A Week to Remember: ABI’s 2018 Animal Training Retreat

A Week to Remember: ABI’s 2018 Animal Training Retreat

Avian Behavior International held its first ever animal training retreat at the beginning of February, and boy, was it an incredible week!  Guests came from all over to hone their skills and learn brand new ones, working with our farm animals (miniature donkeys and mini goats), chickens, parrots, hornbill, toucan, and raptors. We even had a few sessions training reptiles, which provided valuable information on the importance of mechanics and how understanding ethology can impact our training session.

Our goal was for these five days to be a retreat in the truest sense of the meaning. We wanted it to be an immersive experience, filled with support and guidance, and for it to be a safe place to explore new techniques, ask questions, and challenge oneself. Watching this goal come to life was one of the most powerful experiences in my career. With guests of wide ranging experience, from animal training professionals to enthusiasts to animal lovers and keepers with little training experience at all, it was incredibly inspiring to watch their light bulb moments, their brainstorming sessions, and their trials and triumphs unfold all within just a few short days.

With part of the day dedicated to presentation, we covered a broad overview of scientific principles and learning theory, as well as the practical application of using these principles in observable, measurable ways in the work or home setting. Most days, over half of the day was dedicated to hands on training and demonstration.

Because we had so many different kinds of animals here to work with, one of the neat concepts that we were able to employ was how each animal type learns the same training concept, and how an animal’s ethology will inform the trainer to get the behavior most efficiently. Whether our specialty is hoofstock, birds, dogs, or other species, working across taxa can help us fine tune our observation skills and give us new ideas with how to train and what to train our species of choice.

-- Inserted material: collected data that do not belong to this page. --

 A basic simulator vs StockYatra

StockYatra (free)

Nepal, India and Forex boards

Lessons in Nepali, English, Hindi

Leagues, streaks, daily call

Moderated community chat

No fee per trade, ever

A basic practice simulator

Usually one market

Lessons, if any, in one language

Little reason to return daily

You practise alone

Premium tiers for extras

The really fun part for lead trainers Chris Shank of Cockatoo Downs, Cari Clements Inserra of the San Diego Zoo, myself, and assisting trainer Kathryne Thorpe was being able to provide guidance where needed, but allowing the guests to be the drivers of the sessions. We saw complicated sessions, teaching the hoofstock some abstract concepts like walking away from the trainer until coming back when called. Targeting sessions, teaching the donkeys voluntary hoof trimming, turning circles on cue and stationing. Guests taught birds and donkeys to retrieve items. There was lots of chicken training of all kinds, which is always rewarding. Chickens are eager learners, virtual bottomless pits, and offer quick feedback and help us work on mechanics and other subtle aspects of a successful relationship. Both chickens and an African Crowned Crane learned the beginnings of color discrimination, in which they would peck a coordinating color when a certain color marker was presented. And in addition to step up training with the parrots that allowed the lead trainers to draw the lens closer in on building sensitivity to body language working with animals and how our  movements influence theirs, there were many sessions with the guests that wanted to challenge themselves to work with animals that they had anxiety about due to previous encounters or simply wanted to build their skillset with more difficult animals. One trainer even target trained one of our baby education American Alligators, an animal which had previously not been worked with at all.

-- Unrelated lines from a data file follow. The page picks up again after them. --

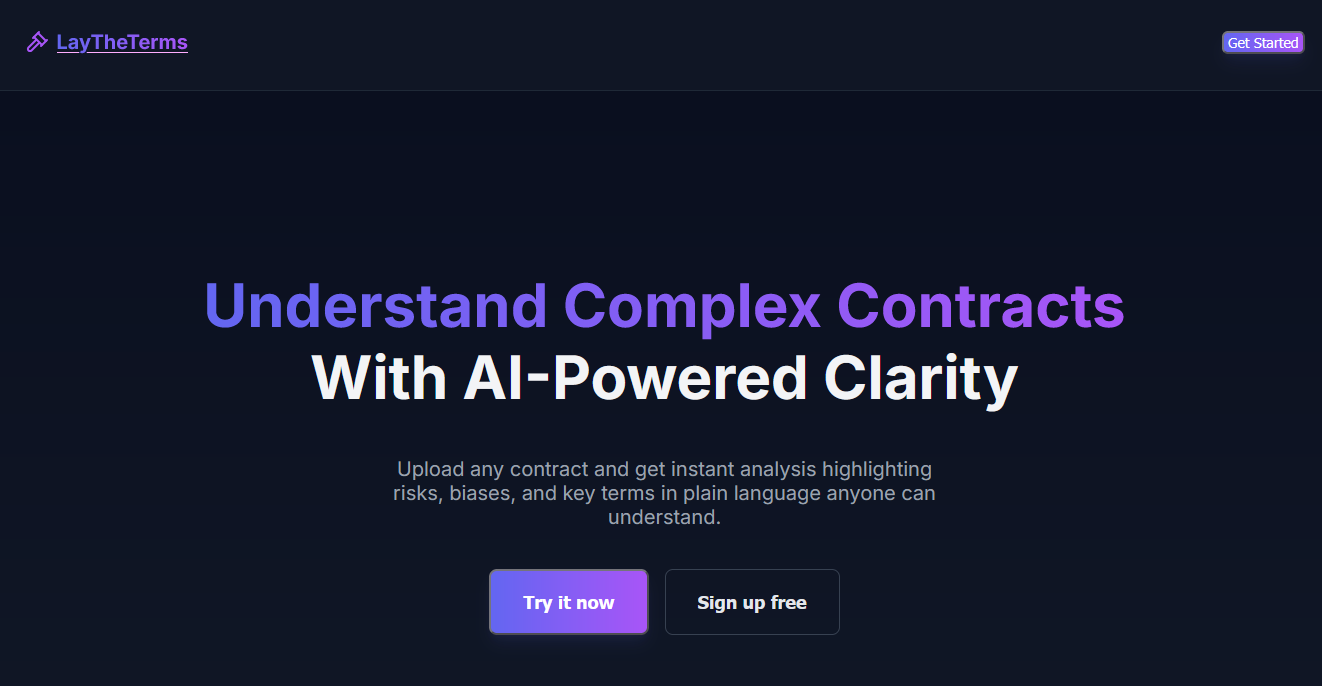 LayTheTerms

Get Started

Understand Complex Contracts
With AI-Powered Clarity

Upload any contract and get instant analysis highlighting risks, biases, and key terms in plain language anyone can understand.

Try it now

Sign up free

Each session helps us not only build our own skills, but teaches us a little more about ourselves and what we want our goals to be. That is the beauty of training: it is a dynamic conversation not only between us and the animal, but with ourselves as well. It does take a lot of reflection and humility. We have the power to change, to progress, to evolve, but in order to do so, we must identify where we are going, where we want to be, and how we have arrived to the point we are at.

I could not have asked for a more amazing team of trainers and staff to have made this beautiful retreat happen. Creating a space to grow means surrounding yourself with people you want to grow with and learn from. With Chris, Cari, and Kathryne, I truly could hardly contain my excitement for the opportunities that awaited all of the guests! These are people that I look up to and turn to when I have questions. And, even better, when asked if we would do it again, before I could even answer, all of the other trainers chimed in an enthusiastic “YES!”